Class ArrowReaderProperties

Namespace
ParquetSharp.Arrow
Assembly
ParquetSharp.dll

Configures Arrow specific options for reading Parquet files.

public sealed class ArrowReaderProperties : IDisposable
Inheritance
ArrowReaderProperties
Implements
Inherited Members

Properties

ArrowExtensionEnabled

Whether to enable Parquet-supported Arrow extension types. Default is false.

public bool ArrowExtensionEnabled { get; set; }

Property Value

bool

BatchSize

The maximum number of rows to read into a chunk or record batch. Batches may contain fewer rows when there are no more rows in the file.

public long BatchSize { get; set; }

Property Value

long

BinaryType

The Arrow binary type to read BYTE_ARRAY columns as.

Allowed values are ArrowTypeId.Binary, ArrowTypeId.LargeBinary and ArrowTypeId.BinaryView. Default is ArrowTypeId.Binary.

If a BYTE_ARRAY column has the STRING logical type, it is read as the Arrow string type corresponding to the configured binary type (for example Type::LARGE_STRING if the configured binary type is Type::LARGE_BINARY).

However, if a serialized Arrow schema is found in the Parquet metadata, this setting is ignored and the Arrow schema takes precedence

public ArrowTypeId BinaryType { get; set; }

Property Value

ArrowTypeId

CoerceInt96TimestampUnit

The timestamp unit to use for deprecated INT96-encoded timestamps (default is nanoseconds).

public TimeUnit CoerceInt96TimestampUnit { get; set; }

Property Value

TimeUnit

ListType

The Arrow list type to read Parquet list columns as.

Allowed values are ArrowTypeId.List, ArrowTypeId.LargeList and ArrowTypeId.ListView. Default is ArrowTypeId.List.

If a serialized Arrow schema is found in the Parquet metadata, this setting is ignored and the Arrow schema takes precedence

public ArrowTypeId ListType { get; set; }

Property Value

ArrowTypeId

PreBuffer

When enabled, the Arrow reader will pre-buffer necessary regions of the file in-memory. This is intended to improve performance on high-latency filesystems (e.g. Amazon S3). This is enabled by default.

public bool PreBuffer { get; set; }

Property Value

bool

UseThreads

Whether to use the IO thread pool to parse columns in parallel.

public bool UseThreads { get; set; }

Property Value

bool

Methods

Dispose()

Performs application-defined tasks associated with freeing, releasing, or resetting unmanaged resources.

public void Dispose()

GetDefault()

Create a new ArrowReaderProperties with default values.

public static ArrowReaderProperties GetDefault()

Returns

ArrowReaderProperties

GetReadDictionary(int)

Get whether to read a particular column as dictionary encoded.
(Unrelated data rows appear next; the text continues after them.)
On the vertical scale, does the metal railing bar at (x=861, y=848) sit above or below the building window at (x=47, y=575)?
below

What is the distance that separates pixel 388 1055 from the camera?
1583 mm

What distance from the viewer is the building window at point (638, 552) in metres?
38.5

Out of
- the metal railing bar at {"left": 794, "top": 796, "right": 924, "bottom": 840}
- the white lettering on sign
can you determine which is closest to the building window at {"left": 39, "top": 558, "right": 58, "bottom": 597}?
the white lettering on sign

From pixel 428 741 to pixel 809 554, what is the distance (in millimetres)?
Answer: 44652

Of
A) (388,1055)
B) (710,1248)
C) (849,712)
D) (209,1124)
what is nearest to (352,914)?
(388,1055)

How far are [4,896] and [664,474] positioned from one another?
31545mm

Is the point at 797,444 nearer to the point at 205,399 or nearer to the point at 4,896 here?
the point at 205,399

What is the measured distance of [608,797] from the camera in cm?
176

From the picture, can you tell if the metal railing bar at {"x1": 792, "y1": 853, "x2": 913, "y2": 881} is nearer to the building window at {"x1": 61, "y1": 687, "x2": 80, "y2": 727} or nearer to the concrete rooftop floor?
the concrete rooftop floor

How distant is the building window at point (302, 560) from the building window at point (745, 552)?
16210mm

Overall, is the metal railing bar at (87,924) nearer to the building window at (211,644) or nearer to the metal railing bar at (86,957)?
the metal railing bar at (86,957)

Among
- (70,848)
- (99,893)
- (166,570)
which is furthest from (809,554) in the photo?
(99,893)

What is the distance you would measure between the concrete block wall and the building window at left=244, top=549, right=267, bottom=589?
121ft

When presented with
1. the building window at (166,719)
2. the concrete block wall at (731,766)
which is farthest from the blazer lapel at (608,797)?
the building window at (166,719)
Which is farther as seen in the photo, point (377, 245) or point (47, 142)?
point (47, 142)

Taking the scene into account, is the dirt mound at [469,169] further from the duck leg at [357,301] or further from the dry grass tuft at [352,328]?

public bool GetReadDictionary(int columnIndex)

Parameters

columnIndex int

The index of the column

Returns

bool

Whether this column will be read as dictionary encoded

SetReadDictionary(int, bool)

Set whether to read a particular column as dictionary encoded. This is only supported for columns with a Parquet physical type of BYTE_ARRAY, such as string or binary types.

public void SetReadDictionary(int columnIndex, bool readDictionary)

Parameters

columnIndex int

The index of the column

readDictionary bool

Whether to read this column as dictionary encoded